One concern live-aboards seem to mention a lot is the in ability to find fresh fruits and vegetables in some places, places you think it would be normal to find fresh produce, but isn’t always. I actually could not find limes on a tropical island until the container ship came a few days later.

Another concern is having produce for long passages. Most talk about having to eat all of the fresh produce at the beginning of the voyage and then switching to canned or packaged foods for the balance of the trip. So it got me thinking about Dehydrating Food and whether it would be feasible for sailing.

Sail Away Girl Dried Fruit

Conventional food dehydrators suck down lots of power. So they’re great if you’re on shore power, but what about when your on the hook or at sea?

Well, you can make yourself a solar-powered dehydrator, but unless you are on a mega-yacht, it’s going to either be you or the dehydrator. They’re huge!

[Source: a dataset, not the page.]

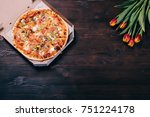 pizza in a box and a bouquet of ...   Shutterstock . vector #751224178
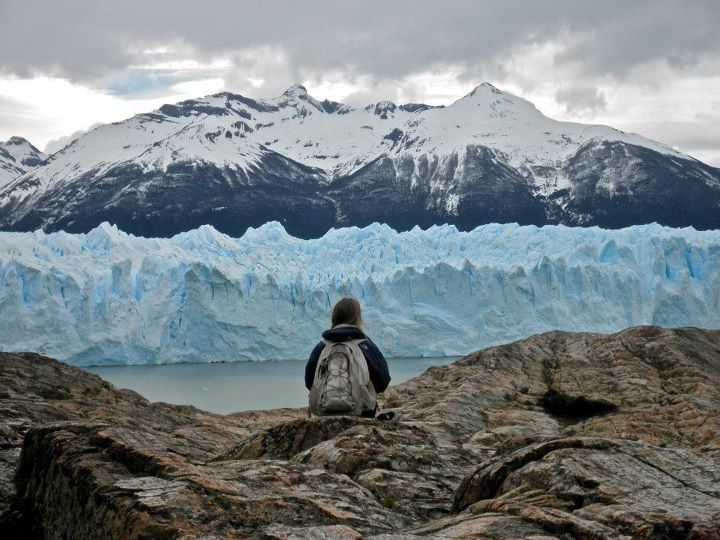 Photo of student in front of glacier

There was one model I found that was a hanging version made out of black netting with shelving added. The reviews were very unflattering and if you look at their videos on YouTube it’s obvious that the quality is questionable. So I’m not sharing the site link for that product.

I did find a DIY hanging solar food dehydrator that looks fairly easy to assemble and I guess you can make as sturdy as you like. I however am not sure if just leaving food outside is the way I want to go. I mean aren’t you going to attract bugs too? And seagulls?

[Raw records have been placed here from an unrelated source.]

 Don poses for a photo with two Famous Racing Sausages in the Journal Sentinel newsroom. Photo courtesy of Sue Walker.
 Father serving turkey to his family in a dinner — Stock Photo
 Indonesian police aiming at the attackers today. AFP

The great thing about drying food is you can capture the food’s best flavor since you can dry them at the height of their season. Even though the produce is dried, the flavor is very well-preserved and is by far better than eating produce that is out of season or harvested before ripening and shipped.

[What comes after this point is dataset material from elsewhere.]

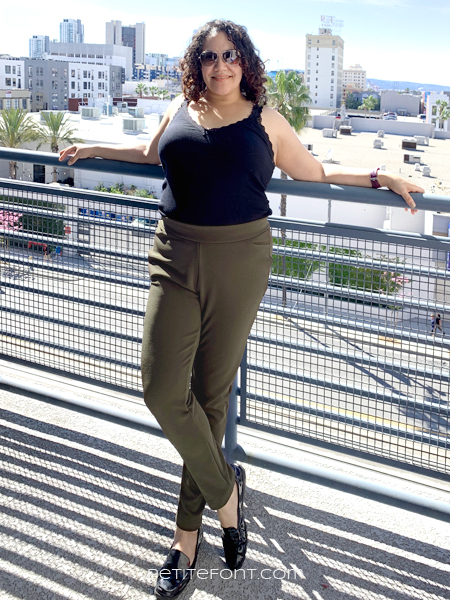 Curly haired woman wearing glasses leaning against a blue banister with a city skyline behind her. She is wearing a blank tank and olive green Sabrina Slims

What fruits and vegetables can you dehydrate? There is a sizable list of fruits and vegetables, including some you may not expect, that you can dehydrate. Here are just a few and some uses for them.

Sail Away Girl Dried Cremini Mushrooms

Dehydrating Foods – Vegetables:

  • Potatoes – You will need to slice or dice them and then par boil them for about 10 minutes before dehydrating. Great for soups and stews. If you soak (vinegar and salt) or season (BBQ, onion powder, etc.) the potatoes after boiling and before dehydrating you can enhance the flavor. They’re not going to have chip texture so not all that great for snacking, but great in cooked foods.
  • Peppers, sweet and hot – You can leave chili peppers whole but sweet peppers should be either sliced or diced. Use them in soups, stews, bread baking, skillet dishes, etc.
  • Onions – Slice or dice the onions for drying. You can use onions in so many things including soups, dips, stews, skillet dishes, salad dressing and more.
  • Mushrooms – You can slice dice or leave mushrooms whole (except large portabellas) to dehydrate them. I love using dried mushrooms to cook. They are a great substitution for meat in a dish since they have texture. I make my twist on Putanesca Sauce using mushrooms which is not in the traditional recipe. My recipe for Putanesca Sauce is in my cookbook Sail Away Girl Cooks A Little Bit for Now on Amazon. You can also then have mushrooms that have a very short season, like morels, long after their season is over.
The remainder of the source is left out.